** Start **

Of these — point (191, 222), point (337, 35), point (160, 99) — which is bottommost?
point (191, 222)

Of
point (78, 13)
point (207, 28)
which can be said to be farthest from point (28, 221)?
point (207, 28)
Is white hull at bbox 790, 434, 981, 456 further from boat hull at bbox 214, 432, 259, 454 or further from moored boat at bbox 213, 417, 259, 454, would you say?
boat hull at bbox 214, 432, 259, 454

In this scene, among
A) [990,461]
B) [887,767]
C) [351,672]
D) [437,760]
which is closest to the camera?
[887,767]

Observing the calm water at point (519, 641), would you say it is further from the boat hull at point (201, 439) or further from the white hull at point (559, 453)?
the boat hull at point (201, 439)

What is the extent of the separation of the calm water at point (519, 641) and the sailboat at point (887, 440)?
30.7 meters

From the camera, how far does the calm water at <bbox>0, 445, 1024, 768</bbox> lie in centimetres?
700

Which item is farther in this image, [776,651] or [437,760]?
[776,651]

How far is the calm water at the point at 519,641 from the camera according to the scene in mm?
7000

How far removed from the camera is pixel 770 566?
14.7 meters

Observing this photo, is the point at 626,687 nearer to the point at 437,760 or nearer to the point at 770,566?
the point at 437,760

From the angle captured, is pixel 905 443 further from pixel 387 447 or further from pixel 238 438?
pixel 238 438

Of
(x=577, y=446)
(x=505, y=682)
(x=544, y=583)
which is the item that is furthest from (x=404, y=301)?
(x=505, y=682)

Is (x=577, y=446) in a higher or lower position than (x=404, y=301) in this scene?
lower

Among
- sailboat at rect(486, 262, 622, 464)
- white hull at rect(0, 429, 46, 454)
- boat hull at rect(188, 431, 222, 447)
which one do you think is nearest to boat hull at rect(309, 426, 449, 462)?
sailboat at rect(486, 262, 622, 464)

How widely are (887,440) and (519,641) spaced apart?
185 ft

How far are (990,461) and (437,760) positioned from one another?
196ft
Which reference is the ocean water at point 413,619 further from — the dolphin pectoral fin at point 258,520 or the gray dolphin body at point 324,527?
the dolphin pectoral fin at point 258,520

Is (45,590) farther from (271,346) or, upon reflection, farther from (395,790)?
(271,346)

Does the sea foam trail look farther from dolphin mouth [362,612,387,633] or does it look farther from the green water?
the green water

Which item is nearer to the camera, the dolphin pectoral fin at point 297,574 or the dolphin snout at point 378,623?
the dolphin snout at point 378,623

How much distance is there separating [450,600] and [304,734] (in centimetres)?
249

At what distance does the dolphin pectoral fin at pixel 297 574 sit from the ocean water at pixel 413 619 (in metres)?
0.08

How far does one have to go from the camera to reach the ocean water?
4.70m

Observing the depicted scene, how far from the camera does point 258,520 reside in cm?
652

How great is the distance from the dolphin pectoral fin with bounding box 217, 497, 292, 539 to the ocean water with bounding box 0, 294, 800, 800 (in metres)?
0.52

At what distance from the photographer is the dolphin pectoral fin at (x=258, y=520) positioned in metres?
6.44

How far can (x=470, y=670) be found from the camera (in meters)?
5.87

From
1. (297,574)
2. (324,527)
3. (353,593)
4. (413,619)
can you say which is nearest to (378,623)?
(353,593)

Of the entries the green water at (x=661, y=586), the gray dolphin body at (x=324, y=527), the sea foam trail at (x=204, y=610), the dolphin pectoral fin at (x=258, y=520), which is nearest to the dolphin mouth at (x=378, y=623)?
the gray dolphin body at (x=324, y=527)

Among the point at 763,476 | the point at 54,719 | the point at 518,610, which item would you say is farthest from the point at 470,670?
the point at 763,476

** End **

:: EXERCISE DIRECTIONS ::
Give the data again, exactly as it stands.

:: RESULT FOR THIS EXERCISE ::
Of these — point (191, 222), point (337, 35), point (160, 99) — which is bottommost?
point (191, 222)

Of
point (78, 13)
point (207, 28)
which can be said to be farthest from point (28, 221)?
point (207, 28)
Is white hull at bbox 790, 434, 981, 456 further from boat hull at bbox 214, 432, 259, 454 or further from moored boat at bbox 213, 417, 259, 454, would you say?
boat hull at bbox 214, 432, 259, 454

In this scene, among
A) [990,461]
B) [887,767]
C) [351,672]
D) [437,760]
which is closest to the camera?
[887,767]

Observing the calm water at point (519, 641), would you say it is further from the boat hull at point (201, 439) or further from the white hull at point (559, 453)?
the boat hull at point (201, 439)

What is the extent of the separation of the calm water at point (519, 641) and the sailboat at point (887, 440)?
30.7 meters

From the camera, how far does the calm water at <bbox>0, 445, 1024, 768</bbox> lie in centimetres?
700

Which item is farther in this image, [776,651] or [437,760]?
[776,651]

How far is the calm water at the point at 519,641 from the camera according to the scene in mm?
7000

How far removed from the camera is pixel 770 566?
14.7 meters

Observing this photo, is the point at 626,687 nearer to the point at 437,760 or nearer to the point at 770,566?
the point at 437,760

From the angle captured, is pixel 905 443 further from pixel 387 447 or further from pixel 238 438?
pixel 238 438

Of
(x=577, y=446)
(x=505, y=682)
(x=544, y=583)
which is the item that is furthest from (x=404, y=301)?
(x=505, y=682)

Is (x=577, y=446) in a higher or lower position than (x=404, y=301) in this scene?
lower

Among
- sailboat at rect(486, 262, 622, 464)
- white hull at rect(0, 429, 46, 454)
- boat hull at rect(188, 431, 222, 447)
which one do you think is nearest to boat hull at rect(309, 426, 449, 462)?
sailboat at rect(486, 262, 622, 464)

How widely are (887,440) and (519,641) spaced apart?
185 ft

How far are (990,461) and (437,760) positioned from one another?
196ft
Which reference is the ocean water at point 413,619 further from — the dolphin pectoral fin at point 258,520 or the gray dolphin body at point 324,527?
the dolphin pectoral fin at point 258,520

Is (45,590) farther from (271,346) or, upon reflection, farther from (395,790)?
(271,346)

Does the sea foam trail look farther from dolphin mouth [362,612,387,633] or does it look farther from the green water?
the green water

Which item is nearer to the camera, the dolphin pectoral fin at point 297,574 or the dolphin snout at point 378,623?
the dolphin snout at point 378,623

How much distance is there separating [450,600] and [304,734] (in centimetres)?
249

At what distance does the dolphin pectoral fin at pixel 297 574 sit from the ocean water at pixel 413 619 (in metres)?
0.08

How far does one have to go from the camera to reach the ocean water?
4.70m

Observing the depicted scene, how far from the camera does point 258,520 reside in cm?
652

How great is the distance from the dolphin pectoral fin with bounding box 217, 497, 292, 539 to the ocean water with bounding box 0, 294, 800, 800 (in metres)?
0.52

At what distance from the photographer is the dolphin pectoral fin at (x=258, y=520) positioned in metres?
6.44

How far can (x=470, y=670) be found from the camera (in meters)?
5.87

From
1. (297,574)
2. (324,527)
3. (353,593)
4. (413,619)
can you say which is nearest to (378,623)?
(353,593)

Of the entries the green water at (x=661, y=586), the gray dolphin body at (x=324, y=527), the sea foam trail at (x=204, y=610), the dolphin pectoral fin at (x=258, y=520), which is nearest to the dolphin mouth at (x=378, y=623)?
the gray dolphin body at (x=324, y=527)

Among the point at 763,476 | the point at 54,719 | the point at 518,610, which item would you say is farthest from the point at 470,670?
the point at 763,476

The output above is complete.